• **PROBLEM STATEMENT**
Reproduce the passage from the piece on The Reptile word for word, starting at "Title: The Reptile" and ending at "to the plot!".

• **SELECTED PASSAGE**

Title: The Reptile
Distributor: 20th Century Fox
Writer: Anthony Hinds
Director: John Gilling
Producer: Anthony Nelson Keys
Starring: Noel Willman, Jennifer Daniel, Ray Barrett, Michael Ripper
Released: April 6th, 1966
Hammer Studios is certainly most well-known for their interpretations of the Dracula, Frankenstein, and Werewolf franchises, but it would behoove you to also look deeper into their library for classics like this one! This film is one that I didn’t discover until a few years ago, but it quickly has become one of my favorites. Oh, it’s not the best of Hammer films, but it does have a couple of performances that really help it to rise above mediocrity. Lets get down to the plot!
The movie begins with a man, Charles Spalding, wandering around the countryside. He then retreats to his home only to find a note on the table. He then sets out to the residence across the moors. He knocks but no one answers, so he wanders inside. He walks down a hallway, and as he turns around, a man, Dr. Franklyn (Noel Willman) shouts to him, warning him to get away. All of a sudden, something leaps out of the shadows and attacks him savagely. He falls down the stairs, and begins to have a seizure of some kind. As the man who warned him looks on in horror, another man steps out of the shadows, and disposes of the body on the moors.

• **DATA SECTION**
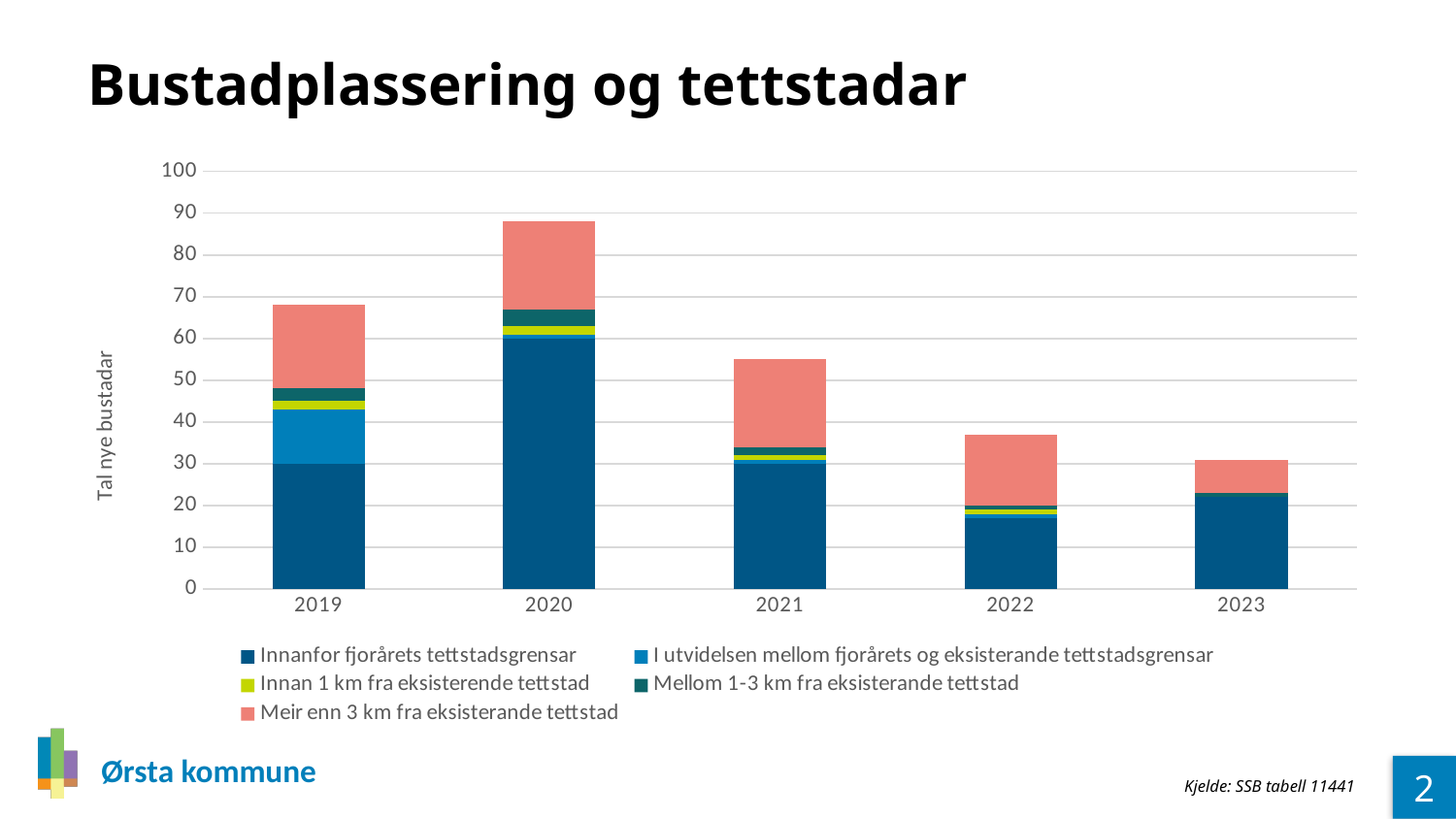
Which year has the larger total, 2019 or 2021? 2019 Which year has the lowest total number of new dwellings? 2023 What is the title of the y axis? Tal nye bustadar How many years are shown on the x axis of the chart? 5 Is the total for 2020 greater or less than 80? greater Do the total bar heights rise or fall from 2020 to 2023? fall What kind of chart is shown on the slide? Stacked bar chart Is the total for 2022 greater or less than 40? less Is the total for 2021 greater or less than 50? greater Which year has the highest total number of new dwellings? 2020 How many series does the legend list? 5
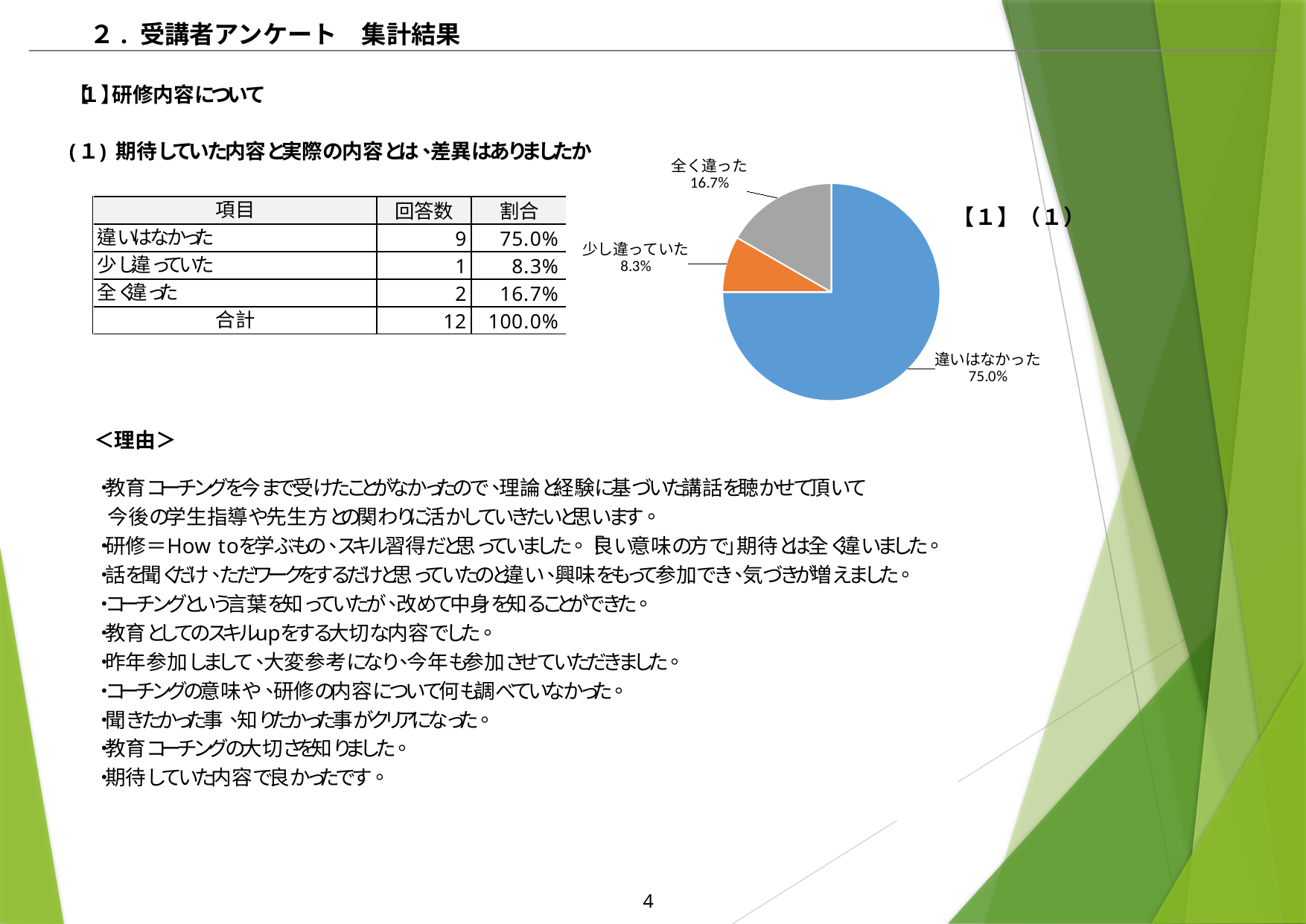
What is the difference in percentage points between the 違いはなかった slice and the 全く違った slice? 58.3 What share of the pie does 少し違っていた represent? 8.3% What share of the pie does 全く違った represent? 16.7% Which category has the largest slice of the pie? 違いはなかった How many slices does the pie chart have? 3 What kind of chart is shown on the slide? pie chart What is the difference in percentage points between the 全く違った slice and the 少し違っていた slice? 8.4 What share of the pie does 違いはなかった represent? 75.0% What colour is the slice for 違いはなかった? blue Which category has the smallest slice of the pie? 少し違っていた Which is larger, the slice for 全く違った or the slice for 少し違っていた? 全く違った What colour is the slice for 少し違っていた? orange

• **RESPONSE BELOW**
Title: The Reptile
Distributor: 20th Century Fox
Writer: Anthony Hinds
Director: John Gilling
Producer: Anthony Nelson Keys
Starring: Noel Willman, Jennifer Daniel, Ray Barrett, Michael Ripper
Released: April 6th, 1966
Hammer Studios is certainly most well-known for their interpretations of the Dracula, Frankenstein, and Werewolf franchises, but it would behoove you to also look deeper into their library for classics like this one! This film is one that I didn’t discover until a few years ago, but it quickly has become one of my favorites. Oh, it’s not the best of Hammer films, but it does have a couple of performances that really help it to rise above mediocrity. Lets get down to the plot!